Monday, May 19, 2014


Happiness is deeper than we think it is.

In speaking with Snowflake last night, one thing I commented I was trying to work on was my state of mind - my happiness - when I come from work.  Frankly, it is far less than what I think it should be - and it seems to be affecting others.  No matter how much I try coming in the door with a hearty " I am home" has eluded me - for years.

But Snowflake made me think deeper about it.  "It is not just then"  she said, "it is always.  Is your mood in general happy?  And how are you in general when you are around people?"


The truth is that I am not a very happy person.  Oh sure, I can put on a grand show, be the jovial "Hail and Well Met" fellow that appears to have things well in control and moving forward, but in reality I am not very happy.  Not psychotically so mind you, and not to the point that it prevents me from being a functional human being.  But certainly not anywhere near what I often seem to portray.
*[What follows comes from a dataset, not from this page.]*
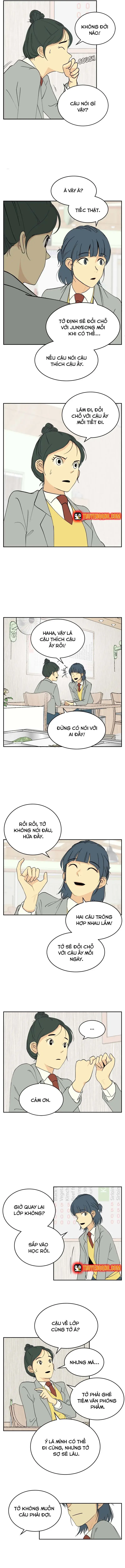 Nhóm Chat Không Có Tôi - Chương 2 - Trang 11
Why?  Well, here is an even more difficult question:  What is happiness?

I wish I could answer that question conclusively.  It would resolve a host of other issues.  I could then confidently say "This is what I define happiness as" and "These things hardly make me happy".  Instead, I am left careening through the day and a listing of activities, some of which provide me joy but perhaps contribute little to my life, some of which provide me no joy but must be done, some which provide neither joy nor a sense of purpose, and a very few which make me happy but do not seem to lead anywhere.
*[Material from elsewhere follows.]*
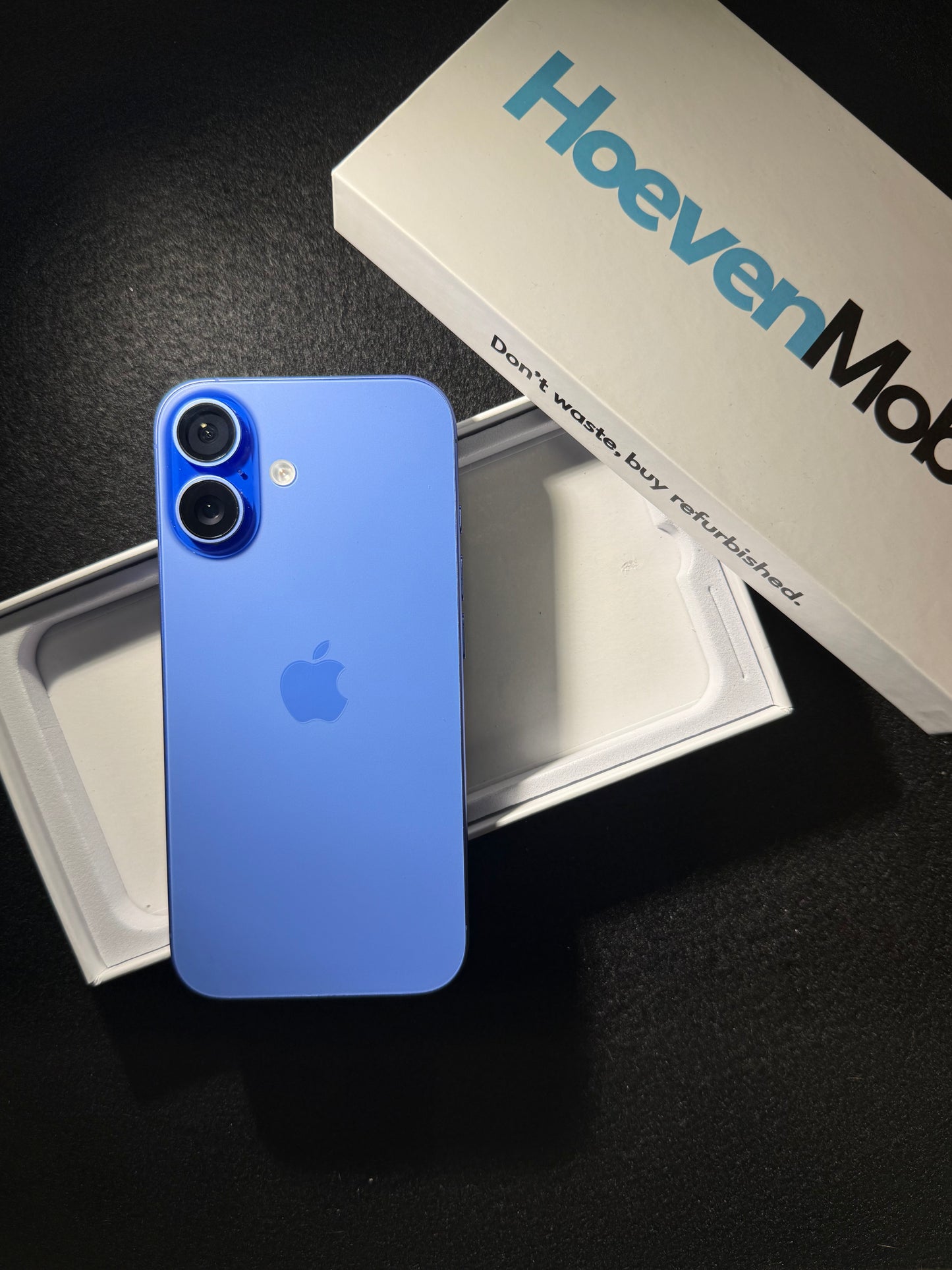 iPhone 16 128GB (UITSTEKEND)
What would a life of doing mostly activities one likes look like?  I certainly grasp that there are always things which must be done, but what if the bulk of my activities were things that I either enjoyed, added value to my life, or allowed me to live on purpose.  What would such a life look like?

I cannot imagine - I can only imagine the negative, which I seem to be living every day:  a dull sense of grinding activity in which I grit my teeth, trying to endure another day or week in order to make it through to the things I like to do.

And this one thing I can speak to definitively:  enduring is simply not the same as happiness.